[START Source]
Configuring a new machine
Contents
Configuring a new machine
If your machine is not supported by SimFactory already, you will need to write your own option list, run script and (for a cluster) submit script.
Machine definition
When using SimFactory on a cluster, it needs to know a lot of information about the details of the cluster, provided in a "machine definition file" in simfactory/mdb/machines. For example, it needs to know the number of cores on each node. Copy one of the provided files, and adapt it to your machine. Getting this right is nontrivial.
When using SimFactory on a laptop or workstation (i.e. a machine for which SimFactory has no machine definition file), the "sim setup" command will write a suitable machine definition file automatically.
The following is based in stampede.ini:
[stampede]
gives the name of the machine that can be used with simfactory's --machine option. It must be unique among all machine definition files.
nickname = stampede name = Stampede location = TACC description = A very large Linux cluster at TACC webpage = http://www.tacc.utexas.edu/user-services/user-guides/stampede-user-guide status = production
describe the machine they are used by simfactory when reporting in the machine but are arbitrary otherwise.
 hostname        = stampede.tacc.utexas.edu
 rsynccmd        = /home1/00507/eschnett/rsync-3.0.9/bin/rsync
 envsetup        = <<EOT
     module load intel/15.0.2
     module load mvapich2/2.1
     module -q load hdf5
     module load fftw3
     module load gsl
     module load boost
     module load papi
 EOT
 aliaspattern    = ^login[1234](\.stampede\.tacc\.utexas\.edu)?$
hostname is the name of the login node used by simfactory's login and remote commands, envsetup is executed before each simfactory command (in particular during build and when running the simulation) to ensure a consistent set of libraries are loaded and finally aliaspattern is a regular expression used by simfactory to identify the machine. It must match all cluster login nodes.
[END Source]
[START Information supplied]
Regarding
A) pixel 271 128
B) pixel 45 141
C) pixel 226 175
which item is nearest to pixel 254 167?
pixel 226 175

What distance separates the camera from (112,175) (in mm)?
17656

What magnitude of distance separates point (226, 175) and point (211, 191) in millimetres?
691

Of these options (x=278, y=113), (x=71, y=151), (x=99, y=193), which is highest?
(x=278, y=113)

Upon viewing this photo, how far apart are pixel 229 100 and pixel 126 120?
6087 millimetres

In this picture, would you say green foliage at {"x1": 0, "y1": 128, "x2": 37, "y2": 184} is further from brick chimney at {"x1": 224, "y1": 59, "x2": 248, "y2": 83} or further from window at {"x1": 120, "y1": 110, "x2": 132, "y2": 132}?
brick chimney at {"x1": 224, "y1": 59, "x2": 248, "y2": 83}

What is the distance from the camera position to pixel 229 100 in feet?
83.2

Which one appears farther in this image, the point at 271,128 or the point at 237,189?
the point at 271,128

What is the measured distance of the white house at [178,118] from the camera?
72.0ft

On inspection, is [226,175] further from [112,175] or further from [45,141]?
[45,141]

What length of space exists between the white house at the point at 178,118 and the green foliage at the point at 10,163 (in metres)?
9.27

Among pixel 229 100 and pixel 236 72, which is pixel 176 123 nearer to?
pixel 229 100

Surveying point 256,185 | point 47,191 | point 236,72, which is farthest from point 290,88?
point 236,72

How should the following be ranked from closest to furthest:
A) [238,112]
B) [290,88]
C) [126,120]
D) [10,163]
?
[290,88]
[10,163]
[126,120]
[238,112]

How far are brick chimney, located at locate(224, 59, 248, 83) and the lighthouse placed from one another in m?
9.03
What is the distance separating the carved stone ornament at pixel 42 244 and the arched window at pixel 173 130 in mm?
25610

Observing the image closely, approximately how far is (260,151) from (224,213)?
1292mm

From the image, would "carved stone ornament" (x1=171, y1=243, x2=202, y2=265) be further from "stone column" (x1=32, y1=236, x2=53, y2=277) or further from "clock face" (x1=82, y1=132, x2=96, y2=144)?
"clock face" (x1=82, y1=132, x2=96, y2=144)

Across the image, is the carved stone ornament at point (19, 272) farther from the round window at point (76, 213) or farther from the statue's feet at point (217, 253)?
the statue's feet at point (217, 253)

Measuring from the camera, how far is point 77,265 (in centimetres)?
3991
[END Information supplied]
Jobs
**a)** Could you tally how many lines of the records contain the string "face"? Case matters, and the reply should be the number alone.
**b)** Can you extend the SimFactory configuration page, picking up right after its final sentence?
The SimFactory configuration page has no connection to the records.

Set of answers
**a)** 2

**b)**
 sourcebasedir   = /work/00507/@USER@
 disabled-thorns = <<EOT
     ExternalLibraries/BLAS
     ExternalLibraries/CGNS
     ExternalLibraries/curl
         LSUThorns/Twitter
     ExternalLibraries/flickcurl
         LSUThorns/Flickr
     ExternalLibraries/LAPACK
     ExternalLibraries/libxml2
     ExternalLibraries/Nirvana
         CarpetDev/CarpetIONirvana
         CarpetExtra/Nirvana
     ExternalLibraries/OpenSSL
 EOT
 enabled-thorns = <<EOT:b
     ExternalLibraries/OpenCL
         CactusExamples/HelloWorldOpenCL
         CactusExamples/WaveToyOpenCL
         CactusUtils/OpenCLRunTime
         CactusUtils/Accelerator
         McLachlan/ML_BSSN_CL
         McLachlan/ML_BSSN_CL_Helper
         McLachlan/ML_WaveToy_CL
     ExternalLibraries/OpenBLAS
     ExternalLibraries/pciutils
     ExternalLibraries/PETSc
         CactusElliptic/EllPETSc
         CactusElliptic/TATelliptic
         CactusElliptic/TATPETSc
 EOT
sourcebasedir is the root directory underneath which all Cactus
trees are located, it should be large enough to hold multiple compiled Cactus
checkouts.  Some clusters do not provide all libraries to run all thorns in
the Einstein Toolkit or they require alternative libraries (eg OpenBLAS
instead of LAPACK), disabled-thorns and enabled-thorns
let you choose which thorns to enable/disable in thornlists.
enabled-thorns will remove a #DISABLED from lines in the
thornlist, while disabled-thorns will add it.
optionlist = stampede-mvapich2.cfg submitscript = stampede.sub runscript = stampede-mvapich2.run make = make -j8
optionlist, submitscript and runscript are
used when compiling and submitting simulations and are described in detail
below. You can find examples in the subdirectories of simfactory/mdb. 
make is the command used to compile the code, it can contain
extra arguments to enable for example parallel compilation.
The final set of options deals with the queuing system and characteristics of the machine.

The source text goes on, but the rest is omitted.